Equal Education, a large and politically powerful non-profit organization, believes the answer is this: force the government to publish a set of “minimum norms and standards” for schools. In other words, the government must say what, specifically, every school in South Africa has to have – how many classrooms, how many toilets, teacher qualifications, and so on. Currently, there are no such binding regulations on the books.
Earlier this week, Equal Education held a meeting to explain its strategy.
“We don’t think this is the solution, but we think it’s a good place to start,” said Doron Isaacs, a co-founder of Equal Education.

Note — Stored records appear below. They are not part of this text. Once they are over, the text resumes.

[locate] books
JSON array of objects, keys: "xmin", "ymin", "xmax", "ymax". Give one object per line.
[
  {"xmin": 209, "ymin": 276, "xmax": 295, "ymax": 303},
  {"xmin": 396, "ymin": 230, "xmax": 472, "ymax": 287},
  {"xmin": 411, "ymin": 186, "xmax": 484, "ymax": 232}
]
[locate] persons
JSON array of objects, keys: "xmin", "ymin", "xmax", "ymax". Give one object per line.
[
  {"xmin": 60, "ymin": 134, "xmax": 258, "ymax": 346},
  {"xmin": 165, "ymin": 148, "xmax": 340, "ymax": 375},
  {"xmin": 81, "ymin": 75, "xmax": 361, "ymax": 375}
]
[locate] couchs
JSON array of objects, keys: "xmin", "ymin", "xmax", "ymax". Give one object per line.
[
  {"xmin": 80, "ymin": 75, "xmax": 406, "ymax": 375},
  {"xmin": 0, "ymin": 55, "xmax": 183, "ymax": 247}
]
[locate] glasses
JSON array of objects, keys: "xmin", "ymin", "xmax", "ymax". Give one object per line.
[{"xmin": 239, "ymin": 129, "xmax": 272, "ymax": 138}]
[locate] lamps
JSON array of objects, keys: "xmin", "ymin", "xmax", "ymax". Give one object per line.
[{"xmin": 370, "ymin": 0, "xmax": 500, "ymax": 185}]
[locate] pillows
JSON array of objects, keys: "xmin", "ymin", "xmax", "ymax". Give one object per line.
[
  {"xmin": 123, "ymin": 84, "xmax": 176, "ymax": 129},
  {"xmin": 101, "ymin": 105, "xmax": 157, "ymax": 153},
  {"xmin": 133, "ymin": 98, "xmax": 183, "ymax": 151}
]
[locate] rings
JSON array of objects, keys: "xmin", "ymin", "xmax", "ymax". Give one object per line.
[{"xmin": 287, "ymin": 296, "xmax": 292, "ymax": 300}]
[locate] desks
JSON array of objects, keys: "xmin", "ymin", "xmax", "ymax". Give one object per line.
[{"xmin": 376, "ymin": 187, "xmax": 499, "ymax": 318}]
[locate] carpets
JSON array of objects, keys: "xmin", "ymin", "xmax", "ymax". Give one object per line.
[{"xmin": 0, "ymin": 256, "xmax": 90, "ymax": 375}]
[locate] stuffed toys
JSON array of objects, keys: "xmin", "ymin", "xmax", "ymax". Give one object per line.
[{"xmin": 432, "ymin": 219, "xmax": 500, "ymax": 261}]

His organization has been in a tug-of-war with the Minister of Education, Angie Motshekga, over this issue for several years. Under relentless political pressure, the minister promised to publish these norms – then reneged. She said she would instead publish a set of non-binding guidelines. Equal Education filed a lawsuit, and a court ruled that the minister must publish standards. If she doesn’t, her department will be in violation of children’s constitutional right to education.
Geoff Budlender, a lawyer representing Equal Education in the case, said that, in the absence of specific laws about school requirements, it’s impossible for courts to determine if a child’s rights are being violated.
“Having no toilets and no teachers for 800 kids is obviously a problem, but how many toilets, and how many teachers is enough?” Budlender said. “The courts do well with binary, yes-or-no questions, but they don’t do well with these ‘how many’ kinds of questions.”
He said that once the Ministry of Education lays out specific rules, the courts – and students themselves – will be able to determine when a student’s rights are being violated.
And the courts may suddenly become very busy.